## TRECHO CITADO

▶

Janeiro vermelho e sangue indígena

Povos da floresta se mobilizam e vão às ruas nas principais cidades do país e do exterior em protesto contra o governo

Por Liana Melo | FlorestasVida Sustentável • Publicada em 1 de fevereiro de 2019 - 08:16 • Atualizada em 1 de fevereiro de 2019 - 12:20

janeiro vermelho e protesto indígena. Foto de Scarlett Rocha/ Mídia Ninja
janeiro vermelho e protesto indígena. Foto de Scarlett Rocha/ Mídia Ninja
Sônia Guajajara participou da manifestação “Sangue indígena: nenhuma gota a mais”, em Brasília. Foto de Scarlett Rocha/ Mídia Ninja

Os povos indígenas estão em guerra contra os brancos, ou melhor, contra o governo. Eles saíram das suas aldeias e invadiram o asfalto. O protesto em defesa dos direitos constitucionais dos indígenas ocorreu, ontem, em 19 estados, dos quais sete deles na Amazônia. A mobilização também ocupou as ruas de grandes capitais mundo afora, como em Portugal, Estados Unidos, Canadá, Irlanda e França. Convencidos de que a indicação do general da reserva Franklimberg Ribeiro de Freitas para a presidência da Fundação Nacional do Índio (Funai) foi como colocar a “raposa para cuidar do galinheiro”, os povos indígenas lançaram ontem a campanha “Sangue Indígena: nenhuma gota a mais”, liderada pela Articulação dos Povos Indígenas do Brasil (Apib).

◀

## O QUE SE PEDE
Continue a reportagem sobre o protesto indígena contra o governo, começando logo após a última frase dela.

## BLOCO DE DADOS
▶

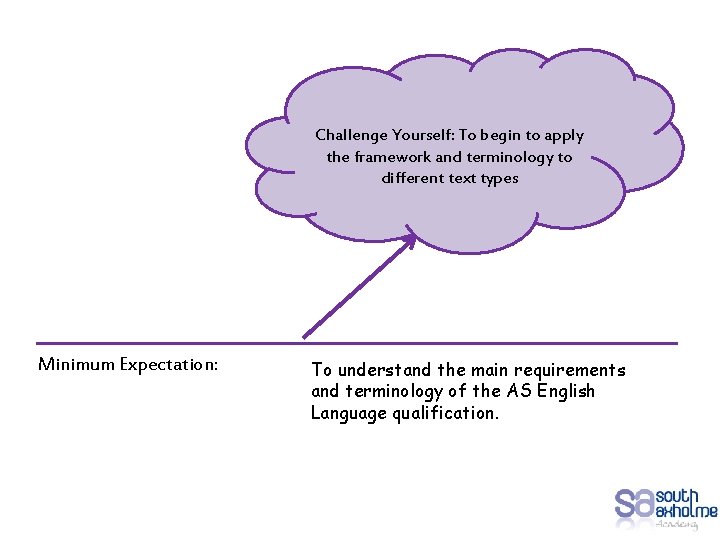 Challenge Yourself: To begin to apply the framework and terminology to different text types

Minimum Expectation:

To understand the main requirements and terminology of the AS English Language qualification.

sa south axholme Academy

◀

## RESPOSTA DO EXERCÍCIO
Protesto indígena ocorreu em várias cidades mundo afora, inclusive em Washington, nos Estados Unidos. Foto de Christian Poitier/ Cimi

Só no mês de janeiro, pelo menos seis invasões foram confirmadas em territórios dos povos tradicionais em diferentes regiões do país. Todas elas violentas, o que comprova a percepção de que a retórica anti-indígena do presidente Jair Bolsonaro foi uma licença velada para os ataques perpetrados, segundo os atingidos, por fazendeiros e pistoleiros. Os alvos dos ataques foram as terras indígenas Arara no Pará, Araribóia e Awa no Maranhão, Uru-Eu-Wau-Wau e Karipuna em Rondônia. Foi registrado ainda roubo de madeira, derrubada ilegal de florestas para pastagens, abertura de picadas e estabelecimento de lotes para ocupação ilegal. O povo Tupiniquim, da terra indígena Aracruz, no Espírito Santo, foi alvo de depredações e a escola indígena foi incendiada. Também atearam fogo no posto de saúde dos Pankararu na Aldeia Caldeirão, em Jatobá, em Pernambuco, e foram registrados disparos por armas de fogo, seguida de ameaças de morte, na comunidade Guarani Kaiowá, em Ponta do Arado Velho, em Porto Alegre, no Rio Grande do Sul. A violência contra os Guarani Kaiowá já vem de longa data.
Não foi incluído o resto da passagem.